*** Opening Task input ***

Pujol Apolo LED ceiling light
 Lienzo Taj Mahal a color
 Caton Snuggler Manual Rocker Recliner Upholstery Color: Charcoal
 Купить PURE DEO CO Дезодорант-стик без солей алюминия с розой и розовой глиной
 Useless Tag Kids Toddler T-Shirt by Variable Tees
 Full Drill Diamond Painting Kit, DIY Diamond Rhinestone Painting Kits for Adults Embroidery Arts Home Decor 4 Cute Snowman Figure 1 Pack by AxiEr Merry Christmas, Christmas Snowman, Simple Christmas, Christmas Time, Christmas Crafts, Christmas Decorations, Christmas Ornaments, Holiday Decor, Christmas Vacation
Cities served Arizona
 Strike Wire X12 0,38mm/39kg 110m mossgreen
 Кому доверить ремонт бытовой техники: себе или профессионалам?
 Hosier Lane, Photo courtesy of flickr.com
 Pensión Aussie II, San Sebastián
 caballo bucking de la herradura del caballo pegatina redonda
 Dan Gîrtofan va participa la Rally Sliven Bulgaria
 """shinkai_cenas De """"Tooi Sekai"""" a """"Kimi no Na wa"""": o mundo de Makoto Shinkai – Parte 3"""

*** Closing Task input ***

Once you have read the records above, please copy them out exactly.

Output for this task –
Pujol Apolo LED ceiling light
 Lienzo Taj Mahal a color
 Caton Snuggler Manual Rocker Recliner Upholstery Color: Charcoal
 Купить PURE DEO CO Дезодорант-стик без солей алюминия с розой и розовой глиной
 Useless Tag Kids Toddler T-Shirt by Variable Tees
 Full Drill Diamond Painting Kit, DIY Diamond Rhinestone Painting Kits for Adults Embroidery Arts Home Decor 4 Cute Snowman Figure 1 Pack by AxiEr Merry Christmas, Christmas Snowman, Simple Christmas, Christmas Time, Christmas Crafts, Christmas Decorations, Christmas Ornaments, Holiday Decor, Christmas Vacation
Cities served Arizona
 Strike Wire X12 0,38mm/39kg 110m mossgreen
 Кому доверить ремонт бытовой техники: себе или профессионалам?
 Hosier Lane, Photo courtesy of flickr.com
 Pensión Aussie II, San Sebastián
 caballo bucking de la herradura del caballo pegatina redonda
 Dan Gîrtofan va participa la Rally Sliven Bulgaria
 """shinkai_cenas De """"Tooi Sekai"""" a """"Kimi no Na wa"""": o mundo de Makoto Shinkai – Parte 3"""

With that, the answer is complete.